Segment Start: Document segment

How Do You Help Schizophrenics? Give Their Hallucinations Faces
A new study has shown that helping schizophrenics put a face to the voices in their head could dramatically help them deal with their auditory hallucinations.
The trial, published in the British Journal of Psychiatry in late May, involved 16 patients, all of whom suffered from auditory hallucinations and in particular, hearing disembodied voices. Researchers allowed the 16 patients to create a computer-based avatar, essentially a portrait of a person, that they felt matched the voice they heard.
The computer was then made to synchronize the avatar’s lips with human speech. This enabled a therapist to speak to the patient through the avatar and in real time. At first, the therapist mirrored closely things that the patient had reported the disembodied voice as saying. However, gradually the therapist changed the voice’s words to become positive.
Over the course of up to just seven 30 minute sessions of therapy, the therapist was able to help patients recognize and take control of the hallucinations. The results were staggering. 15 of the 16 patients reported a benefit with only one patient unable to follow the rules of the trial. Of those who did see a benefit, the improvement in their mental condition was marked with a lessening of the frequency and a decrease in the severity of the voices.
In fact, three of the patients stopped hearing voices completely, one after experiencing the hallucinations for 16 years. This approach, known as “avatar therapy,” has caused considerable excitement in the field for its potential applications. Professor Craig of King’s College London’s Institute of Psychiatry, a member of the team behind the study, is quoted as saying:
The beauty of the therapy is its simplicity and brevity. Most other psychological therapies for these conditions are costly and take many months to deliver. If we show that this treatment is effective, we expect it could be widely available in the UK within just a couple of years as the basic technology is well developed and many mental health professionals already have the basic therapy skills that are needed to deliver it.
Schizophrenia is classed as a long-term mental health problem that can have a debilitating impact on a person’s life.
While schizophrenia causes a range of different symptoms, common identifiers include but are not limited to:
- auditory or visual hallucinations
- irrational beliefs that are recognizably delusional
- extreme confusion and an incapability to differentiate reality from those hallucinations
- sometimes wild changes in behavior
While many will know schizophrenia as a violent mental disorder, it doesn’t necessarily follow that all schizophrenics will be violent, but it is true that the symptoms of schizophrenia, putting the patient under sustained and intense mental pressure, have been shown to make sufferers more likely to harm themselves or, sometimes, others.
Currently it isn’t known exactly what causes schizophrenia, though there is some evidence of an interplay between environmental factors and genetic predispositions.
Current treatments combine a full range of medications, including anti-psychotics and behavioral therapy, but these treatments often require several years in order to derive benefit, demanding a consistency that can be hard for schizophrenia sufferers.
Avatar therapy sidesteps this problem by offering quick and targeted results. For this reason, it has drawn significant interest from donors.
The Wellcome Trust, the world’s second-largest biomedical charity, has announced that it is giving the scientific team at University College London and King’s College London the equivalent of a $2 million grant for wider tests for the avatar therapy.
The same team behind the original trial will now embark on a “rigorous” randomized study with 142 new patients who have all experienced auditory hallucinations for a number of years.

Segment End: Document segment
Segment Start: Source material

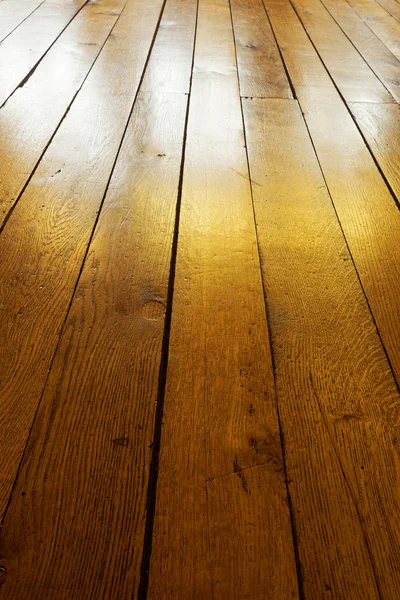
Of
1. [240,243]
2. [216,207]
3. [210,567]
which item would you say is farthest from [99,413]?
[216,207]

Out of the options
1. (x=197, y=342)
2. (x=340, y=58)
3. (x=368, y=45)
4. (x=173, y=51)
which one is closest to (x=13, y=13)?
(x=173, y=51)

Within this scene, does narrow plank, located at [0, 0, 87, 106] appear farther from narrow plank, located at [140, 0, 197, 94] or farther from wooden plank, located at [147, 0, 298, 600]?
wooden plank, located at [147, 0, 298, 600]

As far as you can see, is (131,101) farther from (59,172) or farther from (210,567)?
(210,567)

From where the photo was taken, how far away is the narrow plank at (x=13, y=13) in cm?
221

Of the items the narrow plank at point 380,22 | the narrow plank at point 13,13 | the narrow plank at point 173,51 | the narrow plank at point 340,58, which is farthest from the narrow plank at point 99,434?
the narrow plank at point 380,22

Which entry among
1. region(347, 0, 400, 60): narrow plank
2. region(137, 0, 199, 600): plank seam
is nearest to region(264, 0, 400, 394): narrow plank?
region(137, 0, 199, 600): plank seam

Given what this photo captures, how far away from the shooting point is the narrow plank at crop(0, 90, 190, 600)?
23.2 inches

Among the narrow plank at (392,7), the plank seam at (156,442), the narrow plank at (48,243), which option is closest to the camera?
the plank seam at (156,442)

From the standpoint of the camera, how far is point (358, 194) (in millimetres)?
1250

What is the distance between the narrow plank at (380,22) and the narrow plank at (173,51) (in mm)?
847

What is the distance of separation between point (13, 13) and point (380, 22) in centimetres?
175

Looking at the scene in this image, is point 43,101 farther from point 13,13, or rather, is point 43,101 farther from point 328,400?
point 328,400

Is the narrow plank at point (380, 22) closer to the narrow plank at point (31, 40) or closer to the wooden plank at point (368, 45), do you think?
the wooden plank at point (368, 45)

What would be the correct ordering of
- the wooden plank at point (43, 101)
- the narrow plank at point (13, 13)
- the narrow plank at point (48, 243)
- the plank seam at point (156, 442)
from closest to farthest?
the plank seam at point (156, 442), the narrow plank at point (48, 243), the wooden plank at point (43, 101), the narrow plank at point (13, 13)
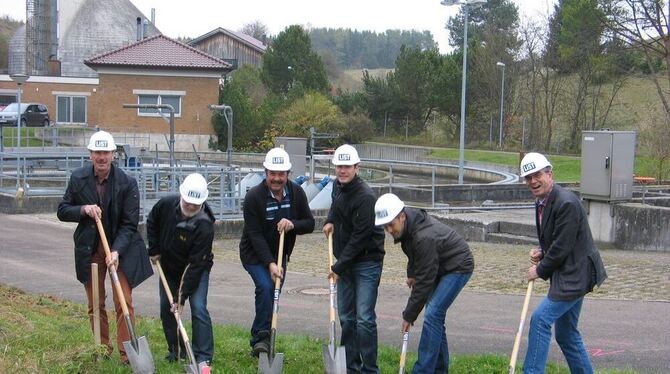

Segment End: Source material

# Check your understanding:
**A)** In the avatar therapy article, how many patients will take part in the new randomized study?
**B)** Please list the common identifiers of schizophrenia that the avatar therapy article gives.

# Answer set:
**A)** 142 patients.

**B)**
- Auditory or visual hallucinations
- Irrational beliefs that are recognizably delusional
- Extreme confusion and an incapability to differentiate reality from those hallucinations
- Sometimes wild changes in behavior